• **READING TEXT**
■ ■ ■ ■ ■ ■ ■

Nobody likes change, the saying goes, unless everyone agrees on what’s being changed, a high bar to achieve.
But that is exactly what doctors, nurses and administration at St. Mary’s Medical Center are trying to accomplish.
Their thinking is that if the hospital and its staff can find ways to lower hospital costs by redesigning medical processes, they can improve patient outcomes without sacrificing quality, resulting in lower medical bills for patients.
From the day that Bryan Johnson became president of St. Mary’s nearly 18 months ago, he’s been talking about ways to reduce waste and duplication of services as a way of lowering the hospital’s bottom line.
If that can be done without negatively impacting quality of medical care, those savings could be passed on to patients, who not only would see better outcomes in their health, but lower medical bills.
The hospital achieved that very thing last year in its imaging pavilion, which resulted in up to 70% reduction in prices for such things as MRIs, CT scans and ultrasounds. That move saved the hospital’s patients — and their insurance carriers — millions of dollars in 2020.
Now, Johnson has begun a five-year process to transform other medical units at the hospital and all of its clinics — one-by-one and slowly over time — to redesign how each operates, with the goal of eliminating waste and reducing redundancies, and doing them in a way that they aren’t just one-time fixes, but long-term foundational shifts in medical care.
“There’s a lot of waste and redundancy in the health care system,” Johnson said. “If you’ve ever been to a physician’s office or a hospital, the mere fact that we designed waiting rooms is a great indication of waste. That’s a waste for a patient. Trying to take that waste out is what this is all about.”
Starting with three units — oncology/hematology, spine center and critical care — doctors, nurses and other staff in each are going through a new thinking process to revamp how each provides care, and discover new ways to do so that are less time-consuming for hospital staff, less onerous on patients and at a lower cost for both.
And it all starts from the bottom up, beginning with what expectations individual patients have, beyond just getting well, that is.
Based on work done by the Boston-based Institute for Healthcare Improvement and with help from Dr. Richard Bohmer, a health care management adviser based in the United Kingdom, the hospital is focused on four main areas: Better quality of service, lower costs, better access and engaging medical professionals to reduce worker burnout.
Under it, each medical unit will meet in their own teams and pore over how their individual processes are working now, and how they can make it better, not only for those medical professionals, but their patients, too.
“It’s really challenging to work in health care these days, this year especially,” said Dr. Andrew Jones, a St. Mary’s physician who is facilitating the redesign program. “The care redesign concept isn’t new, but it’s new to western Colorado. This program provides a deep and foundational education in how operations work. At the same time it empowers the teams to redesign their own work space.”
The plan is to work with three teams at a time, starting with cancer treatment, neurology and critical care. Three more teams will be formed in other medical units later this year, with another trio of teams coming together by year’s end. (And then another six next year.)
Overall, the hospital hopes to get to every medical unit in three to five years.
Those teams aren’t just concerned with their own medical processes either, but expectations of patients, many of whom have expressed an interest in being better educated about their various ailments, what medical options they have, how to get better faster and how to prevent getting sick or injured again.
That’s why the redesign also emphasizes behavioral health, which could be anything from improved nutritional habits for those dealing with cancer or the need to do physical therapy for patients recovering from spinal surgery.
Part of the improvements also calls for improved equipment, such as better telemedicine platforms and more intermediate care beds, which automatically monitors a patient’s vital signs.
Thanks to the ongoing pandemic, which prompted a need to better connect with patients remotely and an increased use of its ICU and recovery units, the hospital has improved both, including adding 11 such beds to its arsenal.
The bottom line of all this for Grand Valley patients and others throughout the Western Slope where the hospital serves?
“The whole concept here is value-based care,” Johnson said. “If you look at it from a patient’s perspective, what they’re looking for is high-quality care that’s affordable. The work that these physicians are doing is foundational to success in value-based health care. That’s what we’re building here in western Colorado.”

■ ■ ■ ■ ■ ■ ■

• **WHAT TO DO**
Answer these from the text about St. Mary's Medical Center:
(a) By up to what percentage did prices fall in the hospital's imaging pavilion?
(b) How many intermediate care beds did the hospital add?
(c) Where is health care management adviser Dr. Richard Bohmer based?

■ ■ ■ ■ ■ ■ ■

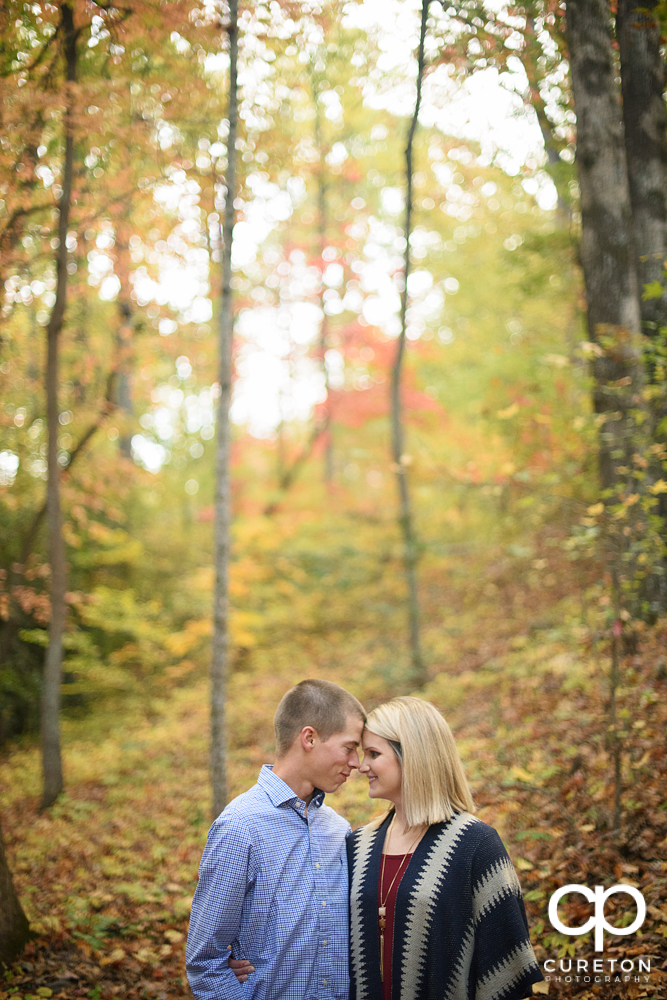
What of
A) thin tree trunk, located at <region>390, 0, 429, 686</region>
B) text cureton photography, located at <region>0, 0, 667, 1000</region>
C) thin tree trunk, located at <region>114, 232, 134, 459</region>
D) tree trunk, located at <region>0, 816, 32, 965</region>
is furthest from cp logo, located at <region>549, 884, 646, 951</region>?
thin tree trunk, located at <region>114, 232, 134, 459</region>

■ ■ ■ ■ ■ ■ ■

• **YOUR RESPONSE**
(a) Up to 70%.
(b) 11.
(c) The United Kingdom.